» **Extract**:
[Begin]
The following command line parameters are ignored by the simulator:

  • mm-processor-kwargs - arguments to be forwarded to the model's processor for multi-modal data, ignored
  • ec-transfer-config - configuration for distributed EC cache transfer, ignored
  • enforce-eager, no-enforce-eager - controls whether PyTorch eager mode is always enforced, ignored
  • enable-prefix-caching, no-enable-prefix-caching - enable or disable prefix caching, ignored, behaves as enable-prefix-caching=true

Klog

In addition, as we are using klog, the following parameters are available:

  • add_dir_header: if true, adds the file directory to the header of the log messages
  • alsologtostderr: log to standard error as well as files (no effect when -logtostderr=true)
  • log_backtrace_at: when logging hits line file:N, emit a stack trace (default :0)
  • log_dir: if non-empty, write log files in this directory (no effect when -logtostderr=true)
[End]
» **Stated problem 1**:
Answer these questions on the parameter list:
(a) Which parameters control whether PyTorch eager mode is always enforced?
(b) With which setting does the simulator behave for prefix caching?
(c) What is the default value of log_backtrace_at?

(Entries from a dataset)
[Begin]
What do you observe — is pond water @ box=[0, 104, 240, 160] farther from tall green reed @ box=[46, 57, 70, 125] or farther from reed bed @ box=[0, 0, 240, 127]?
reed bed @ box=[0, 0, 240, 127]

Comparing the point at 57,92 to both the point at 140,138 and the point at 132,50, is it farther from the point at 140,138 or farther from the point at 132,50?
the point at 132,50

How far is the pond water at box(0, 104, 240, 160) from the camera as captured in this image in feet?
[End]
[Begin]
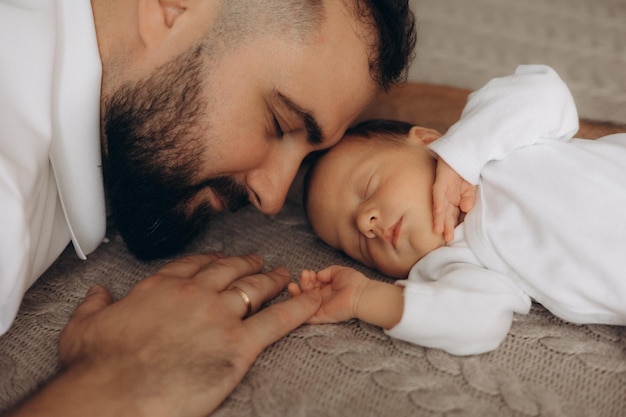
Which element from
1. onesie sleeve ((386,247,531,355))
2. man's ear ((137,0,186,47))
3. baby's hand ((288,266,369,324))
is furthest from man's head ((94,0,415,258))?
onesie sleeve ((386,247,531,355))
[End]
[Begin]
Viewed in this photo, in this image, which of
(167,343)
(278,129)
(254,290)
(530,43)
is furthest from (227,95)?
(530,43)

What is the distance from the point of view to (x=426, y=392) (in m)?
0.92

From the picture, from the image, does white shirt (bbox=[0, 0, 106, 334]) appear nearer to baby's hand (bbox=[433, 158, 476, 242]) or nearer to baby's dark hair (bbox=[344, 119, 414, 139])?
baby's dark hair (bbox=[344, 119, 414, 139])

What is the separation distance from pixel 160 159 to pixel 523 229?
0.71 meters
[End]
» **Stated problem 2**:
Please give the lines of the rows from the one containing "What is the separation" through the one containing "0.71 meters", inclusive, with "pixel" swapped for "point".

» **Exercise output 1**:
(a) enforce-eager and no-enforce-eager
(b) enable-prefix-caching=true
(c) :0

» **Exercise output 2**:
What is the separation distance from point 160 159 to point 523 229?
0.71 meters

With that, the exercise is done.